◆ Quoted passage:
- - -
In 2011, President Obama announced a goal of putting one million electric vehicles on the road. To this end, he twice went to Congress seeking funds for electric vehicle infrastructure. Both times, however, Congress demurred. Thus rebuffed, the Obama administration turned to other means to achieve his preferred policy. In late 2016, the Justice Department and the Environmental Protection Agency reached a partial settlement with Volkswagen over “Dieselgate,” which required the automaker to invest $1.2 billion on electric vehicle infrastructure—almost four times what the president unsuccessfully had sought from Congress. The upshot is that the Obama administration leveraged its prosecutorial discretion to perform an end-run around Congress’s power of the purse. More broadly, Obama’s EPA routinely resorted to these slush fund settlements to fund green energy projects, as I discussed in a 2017 study for the Competitive Enterprise Institute.
The Obama administration reached similar settlements in enforcement actions against financial institutions after the 2008-09 financial crisis. For example, as part of the Justice Department’s 2014 settlement with Citigroup, the bank had to pay $25 million to progressive non-profit groups. And in a $16 billion settlement with the government, the Bank of America agreed to pay $50 million to progressive non-profits. In return for making these payments, the banks faced smaller fines. In this manner, the Obama administration used regulatory enforcement to strongarm banks into rewarding political allies of the White House.
- - -
◆ Data excerpt:
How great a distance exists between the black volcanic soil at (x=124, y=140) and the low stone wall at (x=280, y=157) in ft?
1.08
- - -
◆ Required work:
a. Rewrite the paragraph of the text on Obama-era settlements that begins "The Obama administration reached similar settlements" as a short bulleted list, keeping its main facts.
b. Answer the following questions using the text on Obama-era settlements, one answer per line with matching marks:
(i) How much did the partial settlement require Volkswagen to invest in electric vehicle infrastructure?
(ii) In what year did the Justice Department reach its settlement with Citigroup?
(iii) How much did Bank of America agree to pay to progressive non-profits?

◆ Answers to each task:
a.
- After the 2008-09 financial crisis, the Obama administration reached settlements with financial institutions in enforcement actions.
- The Justice Department's 2014 settlement with Citigroup required the bank to pay $25 million to progressive non-profit groups.
- In a $16 billion settlement with the government, Bank of America agreed to pay $50 million to progressive non-profits.
- In return for these payments, the banks faced smaller fines.
- In this way, the administration used regulatory enforcement to strongarm banks into rewarding political allies of the White House.

b.
(i) $1.2 billion
(ii) 2014
(iii) $50 million